We can well understand his reply. The resurrection of Christ was miraculous and perfectly unique. That proved, Christianity is proved and infidelity disproved. It was God’s answer to all that He had claimed to be and to have done. It put the coping stone on His life and death. It was God’s great AMEN to every word that He had said on earth, every claim that He made, and above all it was the proof that the death of the Lord was accepted as sufficient atonement for sin.

The resurrection is one of the great pillars of the Christian faith. We might almost describe Christianity as resting upon a tripod, consisting of the Person of Christ, His death and His resurrection. If His Person was not all that the Scriptures claim it to be, His death must have been an immense failure and His resurrection an absolute impossibility. If His death had not satisfied God about the whole question of sin, then again, the resurrection was an impossibility. On the other hand if His Person was all the Scriptures claim it to be, and His work that which satisfied God about the sin question, then the resurrection was a glorious necessity, the insistent demand of righteousness.

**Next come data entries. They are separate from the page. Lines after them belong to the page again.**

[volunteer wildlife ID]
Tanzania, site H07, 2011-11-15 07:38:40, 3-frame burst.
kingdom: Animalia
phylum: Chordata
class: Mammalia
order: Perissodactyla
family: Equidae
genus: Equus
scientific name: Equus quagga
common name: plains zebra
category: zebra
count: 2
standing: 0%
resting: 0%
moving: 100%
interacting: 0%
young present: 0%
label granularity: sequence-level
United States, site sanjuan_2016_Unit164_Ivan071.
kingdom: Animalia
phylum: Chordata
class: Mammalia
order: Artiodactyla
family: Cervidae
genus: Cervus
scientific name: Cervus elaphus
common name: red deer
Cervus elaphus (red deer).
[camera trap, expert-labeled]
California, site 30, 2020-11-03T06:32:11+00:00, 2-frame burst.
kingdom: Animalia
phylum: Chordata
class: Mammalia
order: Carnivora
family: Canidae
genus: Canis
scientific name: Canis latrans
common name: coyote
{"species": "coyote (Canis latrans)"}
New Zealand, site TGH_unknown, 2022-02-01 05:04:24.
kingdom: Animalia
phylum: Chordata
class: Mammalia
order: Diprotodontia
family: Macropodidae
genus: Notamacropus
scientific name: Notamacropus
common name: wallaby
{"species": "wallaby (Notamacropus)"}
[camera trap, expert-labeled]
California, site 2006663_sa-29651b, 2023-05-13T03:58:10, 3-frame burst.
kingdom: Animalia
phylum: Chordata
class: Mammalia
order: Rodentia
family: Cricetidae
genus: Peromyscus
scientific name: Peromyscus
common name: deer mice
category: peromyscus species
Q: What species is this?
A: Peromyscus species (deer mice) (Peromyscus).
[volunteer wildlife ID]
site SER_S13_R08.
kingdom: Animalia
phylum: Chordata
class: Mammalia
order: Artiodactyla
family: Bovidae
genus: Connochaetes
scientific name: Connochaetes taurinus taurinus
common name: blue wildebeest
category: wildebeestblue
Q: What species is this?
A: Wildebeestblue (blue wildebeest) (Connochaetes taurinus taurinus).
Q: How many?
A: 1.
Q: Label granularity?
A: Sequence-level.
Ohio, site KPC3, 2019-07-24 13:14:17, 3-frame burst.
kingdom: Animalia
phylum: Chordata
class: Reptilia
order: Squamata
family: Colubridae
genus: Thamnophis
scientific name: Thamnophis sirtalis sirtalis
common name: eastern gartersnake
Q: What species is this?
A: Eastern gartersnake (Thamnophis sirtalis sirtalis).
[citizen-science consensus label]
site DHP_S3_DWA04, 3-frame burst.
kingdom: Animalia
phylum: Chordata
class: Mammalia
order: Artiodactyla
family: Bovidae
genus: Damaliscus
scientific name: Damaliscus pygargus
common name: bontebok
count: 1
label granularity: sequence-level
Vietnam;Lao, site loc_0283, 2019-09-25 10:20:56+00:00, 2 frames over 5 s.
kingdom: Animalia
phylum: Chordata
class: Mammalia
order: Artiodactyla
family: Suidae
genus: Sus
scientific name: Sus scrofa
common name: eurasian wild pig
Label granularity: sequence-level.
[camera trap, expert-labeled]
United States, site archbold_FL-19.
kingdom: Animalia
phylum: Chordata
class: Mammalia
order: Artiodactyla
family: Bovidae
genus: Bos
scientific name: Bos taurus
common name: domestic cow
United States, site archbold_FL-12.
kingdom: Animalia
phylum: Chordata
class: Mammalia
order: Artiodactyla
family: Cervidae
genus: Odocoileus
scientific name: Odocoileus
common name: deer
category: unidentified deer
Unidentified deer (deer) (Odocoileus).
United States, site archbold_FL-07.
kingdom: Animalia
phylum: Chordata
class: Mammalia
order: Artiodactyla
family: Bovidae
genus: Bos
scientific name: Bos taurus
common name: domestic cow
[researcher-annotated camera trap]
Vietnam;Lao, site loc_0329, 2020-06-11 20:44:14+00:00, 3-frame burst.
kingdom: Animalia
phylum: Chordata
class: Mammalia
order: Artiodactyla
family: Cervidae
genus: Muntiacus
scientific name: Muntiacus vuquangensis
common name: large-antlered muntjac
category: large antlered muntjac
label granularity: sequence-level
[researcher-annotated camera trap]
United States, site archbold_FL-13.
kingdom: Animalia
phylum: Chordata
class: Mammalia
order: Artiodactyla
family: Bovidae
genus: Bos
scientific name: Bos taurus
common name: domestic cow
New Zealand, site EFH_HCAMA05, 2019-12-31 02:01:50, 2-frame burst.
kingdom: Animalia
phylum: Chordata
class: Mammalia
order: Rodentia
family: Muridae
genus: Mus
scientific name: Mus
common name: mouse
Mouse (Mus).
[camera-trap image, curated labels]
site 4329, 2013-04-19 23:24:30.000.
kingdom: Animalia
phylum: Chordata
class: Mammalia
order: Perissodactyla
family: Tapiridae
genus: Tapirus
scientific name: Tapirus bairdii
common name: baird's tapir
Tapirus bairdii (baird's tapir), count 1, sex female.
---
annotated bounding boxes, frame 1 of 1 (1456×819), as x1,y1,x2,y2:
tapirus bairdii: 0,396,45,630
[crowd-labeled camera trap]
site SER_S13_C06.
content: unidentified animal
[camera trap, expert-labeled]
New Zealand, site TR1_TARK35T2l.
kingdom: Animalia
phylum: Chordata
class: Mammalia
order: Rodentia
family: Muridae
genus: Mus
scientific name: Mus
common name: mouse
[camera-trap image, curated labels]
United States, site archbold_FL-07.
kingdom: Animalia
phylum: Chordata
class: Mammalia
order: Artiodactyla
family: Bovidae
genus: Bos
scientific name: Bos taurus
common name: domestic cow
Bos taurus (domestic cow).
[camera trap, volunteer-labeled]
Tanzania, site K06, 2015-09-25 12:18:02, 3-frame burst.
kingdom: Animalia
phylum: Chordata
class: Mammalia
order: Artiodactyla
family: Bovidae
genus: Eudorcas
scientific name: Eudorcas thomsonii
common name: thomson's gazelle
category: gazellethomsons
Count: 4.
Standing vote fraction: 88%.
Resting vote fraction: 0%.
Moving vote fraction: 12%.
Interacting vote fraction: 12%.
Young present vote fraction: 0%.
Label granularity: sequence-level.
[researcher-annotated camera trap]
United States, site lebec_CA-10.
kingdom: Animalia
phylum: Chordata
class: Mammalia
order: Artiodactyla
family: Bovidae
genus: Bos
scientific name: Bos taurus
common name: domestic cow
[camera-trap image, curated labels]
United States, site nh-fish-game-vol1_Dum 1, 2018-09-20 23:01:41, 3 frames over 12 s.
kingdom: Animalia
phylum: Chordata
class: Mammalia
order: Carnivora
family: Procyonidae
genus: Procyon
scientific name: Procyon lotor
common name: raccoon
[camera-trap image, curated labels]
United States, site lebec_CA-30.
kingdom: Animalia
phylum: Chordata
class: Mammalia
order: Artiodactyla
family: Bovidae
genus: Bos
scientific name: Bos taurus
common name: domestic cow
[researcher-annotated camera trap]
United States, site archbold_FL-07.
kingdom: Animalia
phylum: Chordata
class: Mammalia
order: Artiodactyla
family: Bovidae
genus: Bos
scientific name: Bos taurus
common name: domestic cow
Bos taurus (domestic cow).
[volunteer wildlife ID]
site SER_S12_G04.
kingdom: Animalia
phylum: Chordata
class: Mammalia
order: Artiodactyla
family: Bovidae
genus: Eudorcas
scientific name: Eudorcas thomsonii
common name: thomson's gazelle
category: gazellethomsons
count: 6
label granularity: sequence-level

A remarkable letter was recently published in The Times from the pen of Lord Daryngton, known formerly as Mr. Pike Pease, at one time Postmaster General. It runs as follows:
  “Sir—Having been very much impressed by the two remarkable articles published in The Times relating to the evidence of the Resurrection of our Lord, I should like to mention the reply given by the late Lord Salisbury to someone who wrote to him asking him for his reason for his faith in Christianity. It should be remembered that he was not only a statesman, but a scientist of no mean capacity. He said that the central point of his faith was the Resurrection of Christ, in which he believed:
  First, because it was testified to by men who had every opportunity of seeing and knowing, and whose veracity was tested by the most tremendous trials both of energy and endurance during long lives.
Secondly, because of the marvellous effects it had upon the world. He said that as a moral phenomenon the spread and mastery of Christianity were without a parallel, and added that he could no more believe that colossal moral effects lasting for 2,000 years could be without a cause than he could believe that various motions of the magnet were without a cause though he could not wholly explain them. He thought that anyone who believed in the Resurrection of Christ found little difficulty in believing in the rest of the story in the Gospels, and that no one who believed that would doubt that St. Matthew, St. Peter, St. Paul, St. Mark and St. John carried a Divine message.
If you can find space for this letter I shall be grateful, believing that testimony such as this is of special value at the present time.
  Your obedient servant,
  DARYNGTON.”

It has been often pointed out that no event in history has ampler proof than the resurrection of Christ. We write under date of 1930—that is 1930 years ago since Christ appeared. Is it not astounding that every day Christians and Infidels, Jews and Turks, Roman Catholics and Protestants, should all date their letters and business correspondence by the appearing of (as the world would say) an obscure carpenter’s son in an obscure village in an obscure country?

Yet so it is.

We, who are Christians, can understand the marvel for marvel it is. How is it that the impact of the Christian testimony by a handful of apostles, mostly “ignorant and unlearned,” has overridden the heathen pagan world and overcome the Jewish bigotry to this extent? Can we not read the secret in the mighty power of the Holy Spirit in this world? When Paul and Silas, two men with no organization behind them, with no committee of welcome, with no introductions to powerful prelates, entered pagan Thessalonica with a message that stirred the hatred of nearly all the inhabitants whether Jew or Gentile, it was said of them, “These that have turned the world upside down are come hither also” (Acts 17:6).

The Christian may well be an optimist. He may well be content that his faith is resting on settled facts, that he is on the winning side.